If you hit the MOOP, you would have no more out-of-pocket costs for the remainder of the calendar year.
Advantage plans may require prior authorization for certain procedures and medications. They may also require a referral to see a specialist. Certain procedures may be denied if the Advantage company wants your doctor to try a different treatment first.

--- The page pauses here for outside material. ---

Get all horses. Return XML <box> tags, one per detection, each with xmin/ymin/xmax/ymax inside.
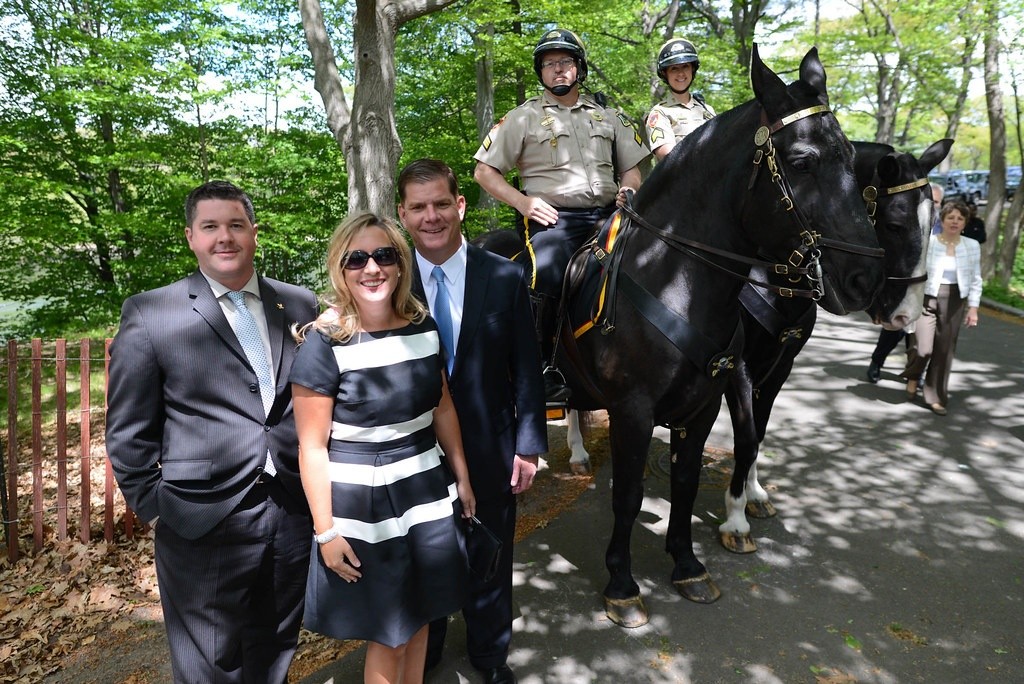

The majority of Advantage plans offer benefits that Original Medicare does not. For example, plans may include:
- Free gym membership (There are a couple of Medigaps that also offer a gym membership)
- 24/7 Nurse Hotline
- Over The Counter (OTC) Benefits
- Transportation Benefit
Wrapping things up
As you can see, there many differences between Medicare Supplements (Medigaps) and Medicare Advantage plans. However, both options are designed to limit the financial exposure you would have with just Original Medicare – they simply go about it in entirely different ways.
- With a Medigap, you pay your monthly premium (whether you see a doctor or not) and are pretty much covered for everything Medicare-related after the Part B deductible is satisfied.

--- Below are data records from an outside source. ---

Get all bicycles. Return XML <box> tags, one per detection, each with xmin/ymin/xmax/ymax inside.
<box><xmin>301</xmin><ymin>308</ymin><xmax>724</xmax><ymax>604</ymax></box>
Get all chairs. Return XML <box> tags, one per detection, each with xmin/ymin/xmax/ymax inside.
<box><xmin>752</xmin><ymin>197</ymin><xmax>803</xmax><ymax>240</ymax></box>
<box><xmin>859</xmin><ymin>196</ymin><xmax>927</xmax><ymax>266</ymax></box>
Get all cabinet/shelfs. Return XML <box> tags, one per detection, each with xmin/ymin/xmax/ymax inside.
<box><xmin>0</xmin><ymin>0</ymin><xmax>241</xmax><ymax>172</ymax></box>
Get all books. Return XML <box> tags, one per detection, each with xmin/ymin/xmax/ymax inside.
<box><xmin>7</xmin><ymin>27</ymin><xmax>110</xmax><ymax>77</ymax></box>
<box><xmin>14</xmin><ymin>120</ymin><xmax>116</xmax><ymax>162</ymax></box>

- Anecdotal note: We had a Medigap client in Missouri who was diagnosed with brain cancer. She opted to receive care at MD Anderson Cancer Center in Houston TX. Her stay exceeded 2 months and her only out-of-pocket cost was the monthly Medigap premium. She likely would not have had the option of that treatment center had she been enrolled in an Advantage plan.

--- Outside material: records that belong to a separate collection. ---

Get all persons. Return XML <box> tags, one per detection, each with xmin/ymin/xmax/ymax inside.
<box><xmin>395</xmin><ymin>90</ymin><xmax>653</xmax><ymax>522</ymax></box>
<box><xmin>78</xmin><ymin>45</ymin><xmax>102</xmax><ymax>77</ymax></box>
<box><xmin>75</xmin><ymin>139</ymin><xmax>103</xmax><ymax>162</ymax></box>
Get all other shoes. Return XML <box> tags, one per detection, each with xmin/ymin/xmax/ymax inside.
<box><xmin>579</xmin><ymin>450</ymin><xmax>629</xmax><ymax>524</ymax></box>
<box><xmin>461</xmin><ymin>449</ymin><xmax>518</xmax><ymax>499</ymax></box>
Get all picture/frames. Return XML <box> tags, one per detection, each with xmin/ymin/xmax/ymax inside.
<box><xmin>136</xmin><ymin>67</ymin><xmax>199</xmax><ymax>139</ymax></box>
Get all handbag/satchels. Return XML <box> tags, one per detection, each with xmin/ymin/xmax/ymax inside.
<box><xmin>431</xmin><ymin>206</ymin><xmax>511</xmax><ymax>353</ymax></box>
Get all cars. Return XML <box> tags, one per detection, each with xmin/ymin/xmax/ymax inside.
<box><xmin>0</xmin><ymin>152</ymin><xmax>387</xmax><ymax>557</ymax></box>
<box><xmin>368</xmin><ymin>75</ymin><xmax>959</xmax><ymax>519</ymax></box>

- With an Advantage, you’ll possibly have no monthly premium, and it’s a pay-as-you-go type of scenario.
We are often asked which choice is the best
The honest answer is there is no one-size-fits-all solution, and both plans have their own pros and cons.
Your best bet is to consult with a professional who has access to all the different companies and plans available in your area. You should be asked to provide your concerns and goals. If you are interested in an Advantage plan, you should be asked to provide the names of your doctors to ensure they are in-network with any recommended plan.
Your prescriptions should also be factored into the equation as drug coverage varies from plan to plan.
We know how complicated and confusing Medicare choices can be, and we hope this has helped shed some light on the subject. There is a lot of misinformation out there and it’s very easy to overpay for your Medicare choices simply because you don’t have the necessary knowledge on the subject.